Sodium thiosulfate [tex]Na_2S_2O_3[/tex], the major component in photographic fixer solution, reacts with silver bromide to dissolve it according to the following reaction:
[tex]AgBr(s)+2Na_2S_2O_3(aq)\rightarrow Na_3Ag(S_2O_3)_2(aq)+NaBr(aq)[/tex]
How many grams of sodium thiosulfate would be required to produce 64.3 g NaBr?

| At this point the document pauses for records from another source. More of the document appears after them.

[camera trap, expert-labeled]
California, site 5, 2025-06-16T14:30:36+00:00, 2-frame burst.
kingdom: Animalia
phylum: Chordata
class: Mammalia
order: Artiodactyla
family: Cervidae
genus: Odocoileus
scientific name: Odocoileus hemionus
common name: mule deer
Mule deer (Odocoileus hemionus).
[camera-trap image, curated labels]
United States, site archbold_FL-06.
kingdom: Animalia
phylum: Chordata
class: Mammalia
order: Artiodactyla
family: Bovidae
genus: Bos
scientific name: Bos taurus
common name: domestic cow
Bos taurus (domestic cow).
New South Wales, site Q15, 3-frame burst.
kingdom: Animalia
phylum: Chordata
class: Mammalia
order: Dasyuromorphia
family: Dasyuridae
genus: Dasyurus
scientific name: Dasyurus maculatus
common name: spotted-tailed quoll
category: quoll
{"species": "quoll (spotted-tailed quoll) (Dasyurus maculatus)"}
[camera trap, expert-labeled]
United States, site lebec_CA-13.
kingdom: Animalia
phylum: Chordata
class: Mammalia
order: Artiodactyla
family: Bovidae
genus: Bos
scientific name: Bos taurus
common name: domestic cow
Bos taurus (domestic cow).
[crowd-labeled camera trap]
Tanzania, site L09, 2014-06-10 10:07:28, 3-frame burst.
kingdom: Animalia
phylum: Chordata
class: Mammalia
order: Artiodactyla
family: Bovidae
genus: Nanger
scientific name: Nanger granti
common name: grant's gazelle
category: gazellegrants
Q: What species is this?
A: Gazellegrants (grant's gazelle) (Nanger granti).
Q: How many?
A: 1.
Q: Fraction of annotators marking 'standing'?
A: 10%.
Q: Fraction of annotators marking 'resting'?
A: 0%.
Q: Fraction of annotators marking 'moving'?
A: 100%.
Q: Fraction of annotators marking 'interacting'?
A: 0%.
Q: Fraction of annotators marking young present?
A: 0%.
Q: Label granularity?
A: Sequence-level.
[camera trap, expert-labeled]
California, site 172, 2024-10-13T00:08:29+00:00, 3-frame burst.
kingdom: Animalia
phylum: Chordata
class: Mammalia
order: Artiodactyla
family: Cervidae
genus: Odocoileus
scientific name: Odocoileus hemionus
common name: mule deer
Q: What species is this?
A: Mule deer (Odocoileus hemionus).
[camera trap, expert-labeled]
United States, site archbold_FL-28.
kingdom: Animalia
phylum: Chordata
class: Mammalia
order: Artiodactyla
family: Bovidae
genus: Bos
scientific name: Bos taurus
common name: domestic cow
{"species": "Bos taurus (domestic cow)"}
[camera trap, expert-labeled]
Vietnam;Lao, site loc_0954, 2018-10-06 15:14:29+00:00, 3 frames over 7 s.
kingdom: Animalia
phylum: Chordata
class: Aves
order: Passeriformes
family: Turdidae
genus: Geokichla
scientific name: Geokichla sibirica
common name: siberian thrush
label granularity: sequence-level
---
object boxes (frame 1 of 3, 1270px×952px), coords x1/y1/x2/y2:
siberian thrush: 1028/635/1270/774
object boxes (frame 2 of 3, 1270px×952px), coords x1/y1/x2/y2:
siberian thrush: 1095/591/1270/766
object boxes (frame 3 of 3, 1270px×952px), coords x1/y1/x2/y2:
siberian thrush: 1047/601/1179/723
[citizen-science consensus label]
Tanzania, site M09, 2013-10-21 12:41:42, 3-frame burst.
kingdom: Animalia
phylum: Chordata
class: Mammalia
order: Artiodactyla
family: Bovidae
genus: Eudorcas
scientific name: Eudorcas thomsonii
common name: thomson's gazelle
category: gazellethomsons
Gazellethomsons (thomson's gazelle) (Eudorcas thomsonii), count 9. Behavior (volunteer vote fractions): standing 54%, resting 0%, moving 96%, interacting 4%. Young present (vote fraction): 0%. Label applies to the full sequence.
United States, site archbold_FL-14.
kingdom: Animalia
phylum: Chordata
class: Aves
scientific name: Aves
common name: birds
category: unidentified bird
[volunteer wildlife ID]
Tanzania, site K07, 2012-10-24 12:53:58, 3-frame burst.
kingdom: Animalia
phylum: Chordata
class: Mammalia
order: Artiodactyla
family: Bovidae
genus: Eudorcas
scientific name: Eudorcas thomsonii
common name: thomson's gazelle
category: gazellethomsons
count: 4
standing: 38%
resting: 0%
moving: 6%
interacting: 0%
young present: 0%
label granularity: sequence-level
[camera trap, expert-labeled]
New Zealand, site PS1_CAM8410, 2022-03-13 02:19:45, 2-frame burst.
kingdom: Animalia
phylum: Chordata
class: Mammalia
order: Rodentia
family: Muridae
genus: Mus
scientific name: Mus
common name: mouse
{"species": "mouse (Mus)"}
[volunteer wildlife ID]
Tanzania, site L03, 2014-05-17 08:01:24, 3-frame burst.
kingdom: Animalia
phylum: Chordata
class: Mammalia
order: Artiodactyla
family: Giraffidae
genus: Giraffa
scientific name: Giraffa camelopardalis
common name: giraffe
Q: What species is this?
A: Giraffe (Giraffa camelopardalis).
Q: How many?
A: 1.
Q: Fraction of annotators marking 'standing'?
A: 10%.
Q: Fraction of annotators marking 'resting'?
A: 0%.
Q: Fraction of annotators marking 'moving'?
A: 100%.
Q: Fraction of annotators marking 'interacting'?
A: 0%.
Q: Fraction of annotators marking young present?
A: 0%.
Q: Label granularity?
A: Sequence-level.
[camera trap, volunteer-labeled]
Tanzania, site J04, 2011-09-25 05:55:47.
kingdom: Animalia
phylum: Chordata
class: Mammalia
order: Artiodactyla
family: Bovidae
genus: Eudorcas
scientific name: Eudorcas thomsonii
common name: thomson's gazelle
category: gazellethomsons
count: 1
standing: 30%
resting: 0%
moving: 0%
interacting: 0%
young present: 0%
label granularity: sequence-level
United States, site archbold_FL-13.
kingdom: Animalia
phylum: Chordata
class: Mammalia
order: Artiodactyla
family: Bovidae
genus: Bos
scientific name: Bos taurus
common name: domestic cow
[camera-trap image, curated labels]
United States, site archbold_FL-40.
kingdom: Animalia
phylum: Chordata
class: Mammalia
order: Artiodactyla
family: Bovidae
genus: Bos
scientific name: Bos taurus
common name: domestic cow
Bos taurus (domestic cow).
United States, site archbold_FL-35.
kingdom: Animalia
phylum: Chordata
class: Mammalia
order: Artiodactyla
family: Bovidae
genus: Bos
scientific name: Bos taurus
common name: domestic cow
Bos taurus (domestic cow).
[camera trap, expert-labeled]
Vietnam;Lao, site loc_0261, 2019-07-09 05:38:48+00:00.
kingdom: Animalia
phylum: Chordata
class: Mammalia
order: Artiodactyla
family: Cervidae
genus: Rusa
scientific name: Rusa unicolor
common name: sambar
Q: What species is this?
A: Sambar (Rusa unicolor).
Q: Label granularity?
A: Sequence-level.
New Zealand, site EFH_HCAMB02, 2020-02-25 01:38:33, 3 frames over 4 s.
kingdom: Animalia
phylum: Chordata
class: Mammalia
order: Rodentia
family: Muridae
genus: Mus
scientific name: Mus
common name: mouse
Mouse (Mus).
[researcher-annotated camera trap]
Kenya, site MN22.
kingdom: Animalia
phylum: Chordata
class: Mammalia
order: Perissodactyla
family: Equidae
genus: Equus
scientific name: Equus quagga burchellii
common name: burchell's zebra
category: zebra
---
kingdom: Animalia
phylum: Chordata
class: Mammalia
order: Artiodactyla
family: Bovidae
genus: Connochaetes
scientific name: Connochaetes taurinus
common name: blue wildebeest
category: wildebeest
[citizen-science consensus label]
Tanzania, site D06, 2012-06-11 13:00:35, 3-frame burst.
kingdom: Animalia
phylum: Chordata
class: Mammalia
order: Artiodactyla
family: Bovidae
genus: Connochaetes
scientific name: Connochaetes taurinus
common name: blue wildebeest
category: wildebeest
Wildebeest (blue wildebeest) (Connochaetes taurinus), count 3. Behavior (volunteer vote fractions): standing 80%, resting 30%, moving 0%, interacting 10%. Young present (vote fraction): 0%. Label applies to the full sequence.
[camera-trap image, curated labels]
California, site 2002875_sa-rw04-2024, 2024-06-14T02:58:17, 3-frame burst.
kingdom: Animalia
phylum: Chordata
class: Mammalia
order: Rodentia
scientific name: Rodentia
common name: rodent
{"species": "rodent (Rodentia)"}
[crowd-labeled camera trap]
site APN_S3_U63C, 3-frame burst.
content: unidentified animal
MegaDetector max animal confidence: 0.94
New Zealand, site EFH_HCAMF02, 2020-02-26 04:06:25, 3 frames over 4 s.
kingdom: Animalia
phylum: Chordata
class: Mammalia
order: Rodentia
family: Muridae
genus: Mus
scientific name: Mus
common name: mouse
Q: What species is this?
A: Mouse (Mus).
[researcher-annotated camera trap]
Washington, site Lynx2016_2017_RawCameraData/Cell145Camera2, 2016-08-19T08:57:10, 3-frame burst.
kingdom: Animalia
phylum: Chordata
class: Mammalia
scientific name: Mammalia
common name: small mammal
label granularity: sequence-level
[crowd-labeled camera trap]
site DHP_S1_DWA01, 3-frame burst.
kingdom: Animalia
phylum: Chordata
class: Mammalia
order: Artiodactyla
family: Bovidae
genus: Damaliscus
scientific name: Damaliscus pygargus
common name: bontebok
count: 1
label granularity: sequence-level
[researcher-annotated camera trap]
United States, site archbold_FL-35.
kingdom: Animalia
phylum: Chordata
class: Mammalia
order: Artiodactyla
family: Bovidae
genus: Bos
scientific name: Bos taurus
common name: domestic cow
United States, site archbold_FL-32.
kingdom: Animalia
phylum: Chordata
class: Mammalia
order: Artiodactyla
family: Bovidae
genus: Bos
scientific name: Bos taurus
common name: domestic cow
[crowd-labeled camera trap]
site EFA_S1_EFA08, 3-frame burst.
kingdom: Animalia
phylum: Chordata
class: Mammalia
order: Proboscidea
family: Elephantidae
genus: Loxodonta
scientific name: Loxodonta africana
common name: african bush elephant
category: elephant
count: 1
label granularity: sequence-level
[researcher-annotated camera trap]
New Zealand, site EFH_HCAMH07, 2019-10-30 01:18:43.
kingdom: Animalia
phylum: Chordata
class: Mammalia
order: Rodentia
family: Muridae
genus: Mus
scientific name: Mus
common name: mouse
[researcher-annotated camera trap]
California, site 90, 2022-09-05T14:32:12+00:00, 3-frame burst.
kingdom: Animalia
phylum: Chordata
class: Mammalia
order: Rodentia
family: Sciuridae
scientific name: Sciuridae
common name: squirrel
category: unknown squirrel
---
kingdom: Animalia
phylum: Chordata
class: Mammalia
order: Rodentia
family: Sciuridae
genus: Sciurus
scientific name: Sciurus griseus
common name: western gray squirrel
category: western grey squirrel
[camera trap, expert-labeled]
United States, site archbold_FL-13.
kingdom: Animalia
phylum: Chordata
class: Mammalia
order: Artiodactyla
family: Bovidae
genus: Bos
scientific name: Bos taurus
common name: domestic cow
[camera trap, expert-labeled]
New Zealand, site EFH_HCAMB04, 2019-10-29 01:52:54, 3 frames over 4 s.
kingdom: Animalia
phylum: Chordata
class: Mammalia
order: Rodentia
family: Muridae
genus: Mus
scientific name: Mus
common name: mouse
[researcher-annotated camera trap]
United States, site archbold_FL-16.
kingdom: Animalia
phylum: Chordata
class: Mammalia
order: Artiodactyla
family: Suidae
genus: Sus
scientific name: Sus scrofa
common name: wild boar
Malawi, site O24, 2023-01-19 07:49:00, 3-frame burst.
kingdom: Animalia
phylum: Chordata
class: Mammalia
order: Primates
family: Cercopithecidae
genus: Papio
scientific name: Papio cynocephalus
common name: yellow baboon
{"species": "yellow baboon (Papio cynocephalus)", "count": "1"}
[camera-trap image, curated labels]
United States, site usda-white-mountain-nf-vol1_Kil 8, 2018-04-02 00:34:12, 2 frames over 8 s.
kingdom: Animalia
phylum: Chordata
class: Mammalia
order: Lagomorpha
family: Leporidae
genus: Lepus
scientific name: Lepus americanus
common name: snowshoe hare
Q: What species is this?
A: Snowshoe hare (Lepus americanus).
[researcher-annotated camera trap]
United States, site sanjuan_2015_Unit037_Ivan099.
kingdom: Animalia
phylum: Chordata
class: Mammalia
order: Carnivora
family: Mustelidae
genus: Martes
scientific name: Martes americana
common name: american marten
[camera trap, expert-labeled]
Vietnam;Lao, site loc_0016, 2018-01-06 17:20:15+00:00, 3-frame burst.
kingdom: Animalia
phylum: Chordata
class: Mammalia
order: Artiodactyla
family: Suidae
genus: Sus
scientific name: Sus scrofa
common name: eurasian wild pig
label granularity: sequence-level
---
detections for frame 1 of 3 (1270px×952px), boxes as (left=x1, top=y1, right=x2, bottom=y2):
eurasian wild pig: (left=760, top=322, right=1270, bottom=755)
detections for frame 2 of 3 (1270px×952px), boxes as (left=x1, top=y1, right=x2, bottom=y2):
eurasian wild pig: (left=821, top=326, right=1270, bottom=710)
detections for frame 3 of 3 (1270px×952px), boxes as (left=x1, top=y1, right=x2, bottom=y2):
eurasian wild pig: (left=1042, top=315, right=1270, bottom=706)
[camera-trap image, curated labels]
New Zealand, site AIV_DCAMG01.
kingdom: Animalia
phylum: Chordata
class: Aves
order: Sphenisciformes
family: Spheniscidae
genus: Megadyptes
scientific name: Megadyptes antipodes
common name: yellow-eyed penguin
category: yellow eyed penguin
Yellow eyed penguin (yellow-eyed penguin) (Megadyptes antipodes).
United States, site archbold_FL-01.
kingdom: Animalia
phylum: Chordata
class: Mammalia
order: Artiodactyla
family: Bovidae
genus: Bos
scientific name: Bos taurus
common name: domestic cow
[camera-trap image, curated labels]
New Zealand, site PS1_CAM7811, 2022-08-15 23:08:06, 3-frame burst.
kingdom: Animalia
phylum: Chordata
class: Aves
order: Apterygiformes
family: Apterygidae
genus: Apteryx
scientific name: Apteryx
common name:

Answer : The mass of sodium thiosulfate required would be, 197.6 grams.
Explanation : Given,
Mass of NaBr = 64.3 g
Molar mass of NaBr = 102.9 g/mol
Molar mass of [tex]Na_2S_2O_3[/tex] = 158.11 g/mol
The balanced chemical reaction is:
[tex]AgBr(s)+2Na_2S_2O_3(aq)\rightarrow Na_3Ag(S_2O_3)_2(aq)+NaBr(aq)[/tex]
First we have to calculate the moles of [tex]NaBr[/tex].
[tex]\text{ Moles of }NaBr=\frac{\text{ Mass of }NaBr}{\text{ Molar mass of }NaBr}=\frac{64.3g}{102.9g/mole}=0.625moles[/tex]
Now we have to calculate the moles of [tex]Na_2S_2O_3[/tex]
From the reaction, we conclude that
As, 1 mole of [tex]NaBr[/tex] react to give 2 mole of [tex]Na_2S_2O_3[/tex]
So, 0.625 moles of [tex]NaBr[/tex] react to give [tex]0.625\times 2=1.25[/tex] moles of [tex]Na_2S_2O_3[/tex]
Now we have to calculate the mass of [tex]Na_2S_2O_3[/tex]
[tex]\text{ Mass of }Na_2S_2O_3=\text{ Moles of }Na_2S_2O_3\times \text{ Molar mass of }Na_2S_2O_3[/tex]
[tex]\text{ Mass of }Na_2S_2O_3=(1.25moles)\times (158.11g/mole)=197.6g[/tex]
Thus, the mass of sodium thiosulfate required would be, 197.6 grams.